Documentation on jsonschemas

  • Other example jsonschemas can be found in Iglu Central. Note how schemas are namespaced in different folders.
  • Schema Guru is a command line tool for programmatically generating schemas from existing JSON data.
  • Snowplow 0.9.5 release blog post, which gives an overview of the way that Snowplow uses jsonschemas to process, validate and shred unstructured event and custom context JSONs.
  • It can be useful to test jsonschemas using online validators e.g. this one.
  • json-schema.org contains links to the actual jsonschema specification, examples and guide for schema authors.
  • The original specification for self-describing JSONs, produced by the Snowplow team, can be found here.

Documentation on jsonpaths

  • Example jsonpath files can be found in Iglu central. Note that the corresponding jsonschema definitions are also stored in Iglu central.
  • Amazon documentation on jsonpath files can be found here.

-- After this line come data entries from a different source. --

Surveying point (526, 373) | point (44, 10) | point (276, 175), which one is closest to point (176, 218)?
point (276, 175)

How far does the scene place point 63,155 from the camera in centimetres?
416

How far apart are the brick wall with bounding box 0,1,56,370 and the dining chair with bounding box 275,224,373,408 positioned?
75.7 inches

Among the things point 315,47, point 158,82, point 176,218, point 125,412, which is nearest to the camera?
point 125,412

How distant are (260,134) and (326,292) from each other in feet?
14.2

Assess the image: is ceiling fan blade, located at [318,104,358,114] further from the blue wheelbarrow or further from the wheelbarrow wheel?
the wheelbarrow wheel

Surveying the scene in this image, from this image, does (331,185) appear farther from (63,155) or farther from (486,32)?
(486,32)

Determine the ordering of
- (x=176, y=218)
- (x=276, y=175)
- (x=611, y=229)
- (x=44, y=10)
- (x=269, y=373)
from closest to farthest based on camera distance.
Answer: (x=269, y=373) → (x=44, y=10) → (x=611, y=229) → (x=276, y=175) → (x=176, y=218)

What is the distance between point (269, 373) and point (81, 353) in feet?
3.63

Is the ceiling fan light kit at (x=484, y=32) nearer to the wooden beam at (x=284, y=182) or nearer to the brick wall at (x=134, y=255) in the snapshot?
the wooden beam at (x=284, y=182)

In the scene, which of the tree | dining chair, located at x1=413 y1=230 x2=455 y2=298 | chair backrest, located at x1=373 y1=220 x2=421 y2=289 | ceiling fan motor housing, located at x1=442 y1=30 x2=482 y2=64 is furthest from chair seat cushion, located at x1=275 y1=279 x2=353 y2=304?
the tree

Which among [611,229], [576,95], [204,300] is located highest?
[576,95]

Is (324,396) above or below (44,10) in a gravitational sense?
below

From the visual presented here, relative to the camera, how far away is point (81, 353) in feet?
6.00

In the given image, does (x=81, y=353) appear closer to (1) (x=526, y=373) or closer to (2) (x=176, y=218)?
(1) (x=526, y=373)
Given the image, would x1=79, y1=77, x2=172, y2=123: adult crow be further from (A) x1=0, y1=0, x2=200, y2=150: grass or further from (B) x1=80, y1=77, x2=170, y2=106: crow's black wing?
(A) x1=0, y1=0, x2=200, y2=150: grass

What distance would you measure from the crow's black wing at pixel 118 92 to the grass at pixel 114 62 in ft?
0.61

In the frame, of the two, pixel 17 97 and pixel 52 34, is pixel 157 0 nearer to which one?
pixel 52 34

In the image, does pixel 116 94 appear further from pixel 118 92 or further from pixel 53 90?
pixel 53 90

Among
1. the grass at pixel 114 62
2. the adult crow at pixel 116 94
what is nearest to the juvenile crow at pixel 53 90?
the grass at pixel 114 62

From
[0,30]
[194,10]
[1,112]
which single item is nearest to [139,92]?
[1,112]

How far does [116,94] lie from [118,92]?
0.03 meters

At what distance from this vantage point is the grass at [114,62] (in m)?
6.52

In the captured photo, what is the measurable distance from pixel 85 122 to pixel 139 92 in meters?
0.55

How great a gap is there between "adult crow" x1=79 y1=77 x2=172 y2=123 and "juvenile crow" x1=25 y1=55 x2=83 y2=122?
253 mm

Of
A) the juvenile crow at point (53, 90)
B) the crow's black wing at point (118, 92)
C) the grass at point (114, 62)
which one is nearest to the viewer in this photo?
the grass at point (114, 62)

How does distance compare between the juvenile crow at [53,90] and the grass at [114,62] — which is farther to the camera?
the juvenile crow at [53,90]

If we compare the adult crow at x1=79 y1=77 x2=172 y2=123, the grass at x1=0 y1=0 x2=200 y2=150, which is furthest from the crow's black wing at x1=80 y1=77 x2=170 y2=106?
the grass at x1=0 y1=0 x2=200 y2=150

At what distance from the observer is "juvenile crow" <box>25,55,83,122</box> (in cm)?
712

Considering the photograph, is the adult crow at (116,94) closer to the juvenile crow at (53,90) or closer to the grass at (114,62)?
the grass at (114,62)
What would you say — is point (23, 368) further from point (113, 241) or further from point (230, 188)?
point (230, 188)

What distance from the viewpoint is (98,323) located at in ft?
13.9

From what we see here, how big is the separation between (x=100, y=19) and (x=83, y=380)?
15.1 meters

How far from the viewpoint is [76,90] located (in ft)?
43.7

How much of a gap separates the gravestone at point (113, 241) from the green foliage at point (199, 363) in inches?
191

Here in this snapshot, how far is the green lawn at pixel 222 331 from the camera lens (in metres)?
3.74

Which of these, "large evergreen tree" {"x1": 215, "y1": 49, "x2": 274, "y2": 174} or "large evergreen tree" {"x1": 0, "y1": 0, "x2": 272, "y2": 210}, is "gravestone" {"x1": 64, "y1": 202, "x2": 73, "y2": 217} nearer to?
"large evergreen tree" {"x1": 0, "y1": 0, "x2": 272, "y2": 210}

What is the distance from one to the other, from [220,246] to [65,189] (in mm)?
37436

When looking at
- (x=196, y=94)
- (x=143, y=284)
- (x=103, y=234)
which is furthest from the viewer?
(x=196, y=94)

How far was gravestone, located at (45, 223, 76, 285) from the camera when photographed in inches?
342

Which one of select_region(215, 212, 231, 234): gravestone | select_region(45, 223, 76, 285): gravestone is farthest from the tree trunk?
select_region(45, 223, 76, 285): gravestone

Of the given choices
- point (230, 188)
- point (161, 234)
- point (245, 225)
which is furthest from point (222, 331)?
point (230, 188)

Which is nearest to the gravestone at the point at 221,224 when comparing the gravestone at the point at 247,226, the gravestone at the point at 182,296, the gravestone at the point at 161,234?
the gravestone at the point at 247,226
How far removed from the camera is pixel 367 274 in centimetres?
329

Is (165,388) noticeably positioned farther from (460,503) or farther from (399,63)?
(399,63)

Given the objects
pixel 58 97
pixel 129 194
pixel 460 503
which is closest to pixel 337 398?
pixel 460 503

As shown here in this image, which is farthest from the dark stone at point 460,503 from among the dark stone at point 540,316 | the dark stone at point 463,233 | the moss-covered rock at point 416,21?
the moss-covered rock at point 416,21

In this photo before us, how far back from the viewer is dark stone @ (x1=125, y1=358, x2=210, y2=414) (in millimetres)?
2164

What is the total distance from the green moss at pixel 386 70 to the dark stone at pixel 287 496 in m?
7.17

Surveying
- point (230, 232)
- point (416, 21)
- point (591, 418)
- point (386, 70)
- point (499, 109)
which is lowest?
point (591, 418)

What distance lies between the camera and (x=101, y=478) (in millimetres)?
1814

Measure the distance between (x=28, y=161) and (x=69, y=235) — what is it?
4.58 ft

Documentation on creating tables in Redshift

  • Example Redshift table definitions can be found on the Snowplow repo.
  • Amazon documentation on Redshift create table statements can be found here. A list of Redshift data types can be found here.

Copyright and license

The Iglu Example Schema Registry is copyright 2014-2022 Snowplow Analytics Ltd.

Licensed under the Apache License, Version 2.0 (the "License"); you may not use this software except in compliance with the License.

Unless required by applicable law or agreed to in writing, software distributed under the License is distributed on an "AS IS" BASIS, WITHOUT WARRANTIES OR CONDITIONS OF ANY KIND, either express or implied. See the License for the specific language governing permissions and limitations under the License.